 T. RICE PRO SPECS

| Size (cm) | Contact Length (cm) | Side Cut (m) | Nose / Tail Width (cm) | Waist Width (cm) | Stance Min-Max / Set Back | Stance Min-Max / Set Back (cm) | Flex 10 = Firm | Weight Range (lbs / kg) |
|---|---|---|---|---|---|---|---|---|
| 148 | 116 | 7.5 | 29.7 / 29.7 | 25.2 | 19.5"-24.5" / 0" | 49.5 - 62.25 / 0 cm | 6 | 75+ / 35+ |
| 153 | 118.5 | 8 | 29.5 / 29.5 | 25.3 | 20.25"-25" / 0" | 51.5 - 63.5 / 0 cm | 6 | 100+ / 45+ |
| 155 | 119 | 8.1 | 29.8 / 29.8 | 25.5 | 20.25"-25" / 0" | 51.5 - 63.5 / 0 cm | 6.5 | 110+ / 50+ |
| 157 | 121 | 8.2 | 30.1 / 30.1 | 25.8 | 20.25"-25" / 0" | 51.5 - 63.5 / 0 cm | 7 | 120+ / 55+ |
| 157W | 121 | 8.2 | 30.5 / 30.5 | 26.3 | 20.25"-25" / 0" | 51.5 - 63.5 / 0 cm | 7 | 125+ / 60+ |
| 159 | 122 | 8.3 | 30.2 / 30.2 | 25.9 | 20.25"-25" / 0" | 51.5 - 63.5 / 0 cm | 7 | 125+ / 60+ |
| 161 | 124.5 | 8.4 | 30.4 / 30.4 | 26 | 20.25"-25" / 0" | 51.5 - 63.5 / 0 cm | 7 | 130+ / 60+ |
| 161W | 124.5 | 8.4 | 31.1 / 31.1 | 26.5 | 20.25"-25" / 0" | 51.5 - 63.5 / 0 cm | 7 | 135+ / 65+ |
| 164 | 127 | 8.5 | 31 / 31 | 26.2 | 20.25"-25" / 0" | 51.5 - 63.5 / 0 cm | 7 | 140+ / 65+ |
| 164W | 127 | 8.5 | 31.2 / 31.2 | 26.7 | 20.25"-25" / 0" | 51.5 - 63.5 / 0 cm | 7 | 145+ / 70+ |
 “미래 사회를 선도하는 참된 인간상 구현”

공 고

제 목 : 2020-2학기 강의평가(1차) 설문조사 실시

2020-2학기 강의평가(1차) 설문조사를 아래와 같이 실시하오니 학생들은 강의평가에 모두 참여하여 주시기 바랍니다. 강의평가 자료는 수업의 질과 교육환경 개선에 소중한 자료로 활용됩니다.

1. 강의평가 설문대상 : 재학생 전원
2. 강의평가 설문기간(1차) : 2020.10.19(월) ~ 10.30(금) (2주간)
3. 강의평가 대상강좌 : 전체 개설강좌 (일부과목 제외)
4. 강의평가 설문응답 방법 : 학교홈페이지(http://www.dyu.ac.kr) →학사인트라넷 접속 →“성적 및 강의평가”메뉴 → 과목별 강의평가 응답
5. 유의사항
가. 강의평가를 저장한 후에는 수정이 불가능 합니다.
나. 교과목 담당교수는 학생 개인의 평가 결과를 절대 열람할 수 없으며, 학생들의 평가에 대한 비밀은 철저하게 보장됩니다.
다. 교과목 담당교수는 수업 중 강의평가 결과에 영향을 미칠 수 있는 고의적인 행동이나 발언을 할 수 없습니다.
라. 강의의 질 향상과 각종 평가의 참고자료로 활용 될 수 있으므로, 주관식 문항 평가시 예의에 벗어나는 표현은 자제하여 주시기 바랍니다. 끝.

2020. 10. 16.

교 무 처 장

EXERCISE:
Each line above must be output exactly as it stands.

ANSWER SPACE:
 T. RICE PRO SPECS

| Size (cm) | Contact Length (cm) | Side Cut (m) | Nose / Tail Width (cm) | Waist Width (cm) | Stance Min-Max / Set Back | Stance Min-Max / Set Back (cm) | Flex 10 = Firm | Weight Range (lbs / kg) |
|---|---|---|---|---|---|---|---|---|
| 148 | 116 | 7.5 | 29.7 / 29.7 | 25.2 | 19.5"-24.5" / 0" | 49.5 - 62.25 / 0 cm | 6 | 75+ / 35+ |
| 153 | 118.5 | 8 | 29.5 / 29.5 | 25.3 | 20.25"-25" / 0" | 51.5 - 63.5 / 0 cm | 6 | 100+ / 45+ |
| 155 | 119 | 8.1 | 29.8 / 29.8 | 25.5 | 20.25"-25" / 0" | 51.5 - 63.5 / 0 cm | 6.5 | 110+ / 50+ |
| 157 | 121 | 8.2 | 30.1 / 30.1 | 25.8 | 20.25"-25" / 0" | 51.5 - 63.5 / 0 cm | 7 | 120+ / 55+ |
| 157W | 121 | 8.2 | 30.5 / 30.5 | 26.3 | 20.25"-25" / 0" | 51.5 - 63.5 / 0 cm | 7 | 125+ / 60+ |
| 159 | 122 | 8.3 | 30.2 / 30.2 | 25.9 | 20.25"-25" / 0" | 51.5 - 63.5 / 0 cm | 7 | 125+ / 60+ |
| 161 | 124.5 | 8.4 | 30.4 / 30.4 | 26 | 20.25"-25" / 0" | 51.5 - 63.5 / 0 cm | 7 | 130+ / 60+ |
| 161W | 124.5 | 8.4 | 31.1 / 31.1 | 26.5 | 20.25"-25" / 0" | 51.5 - 63.5 / 0 cm | 7 | 135+ / 65+ |
| 164 | 127 | 8.5 | 31 / 31 | 26.2 | 20.25"-25" / 0" | 51.5 - 63.5 / 0 cm | 7 | 140+ / 65+ |
| 164W | 127 | 8.5 | 31.2 / 31.2 | 26.7 | 20.25"-25" / 0" | 51.5 - 63.5 / 0 cm | 7 | 145+ / 70+ |
 “미래 사회를 선도하는 참된 인간상 구현”

공 고

제 목 : 2020-2학기 강의평가(1차) 설문조사 실시

2020-2학기 강의평가(1차) 설문조사를 아래와 같이 실시하오니 학생들은 강의평가에 모두 참여하여 주시기 바랍니다. 강의평가 자료는 수업의 질과 교육환경 개선에 소중한 자료로 활용됩니다.

1. 강의평가 설문대상 : 재학생 전원
2. 강의평가 설문기간(1차) : 2020.10.19(월) ~ 10.30(금) (2주간)
3. 강의평가 대상강좌 : 전체 개설강좌 (일부과목 제외)
4. 강의평가 설문응답 방법 : 학교홈페이지(http://www.dyu.ac.kr) →학사인트라넷 접속 →“성적 및 강의평가”메뉴 → 과목별 강의평가 응답
5. 유의사항
가. 강의평가를 저장한 후에는 수정이 불가능 합니다.
나. 교과목 담당교수는 학생 개인의 평가 결과를 절대 열람할 수 없으며, 학생들의 평가에 대한 비밀은 철저하게 보장됩니다.
다. 교과목 담당교수는 수업 중 강의평가 결과에 영향을 미칠 수 있는 고의적인 행동이나 발언을 할 수 없습니다.
라. 강의의 질 향상과 각종 평가의 참고자료로 활용 될 수 있으므로, 주관식 문항 평가시 예의에 벗어나는 표현은 자제하여 주시기 바랍니다. 끝.

2020. 10. 16.

교 무 처 장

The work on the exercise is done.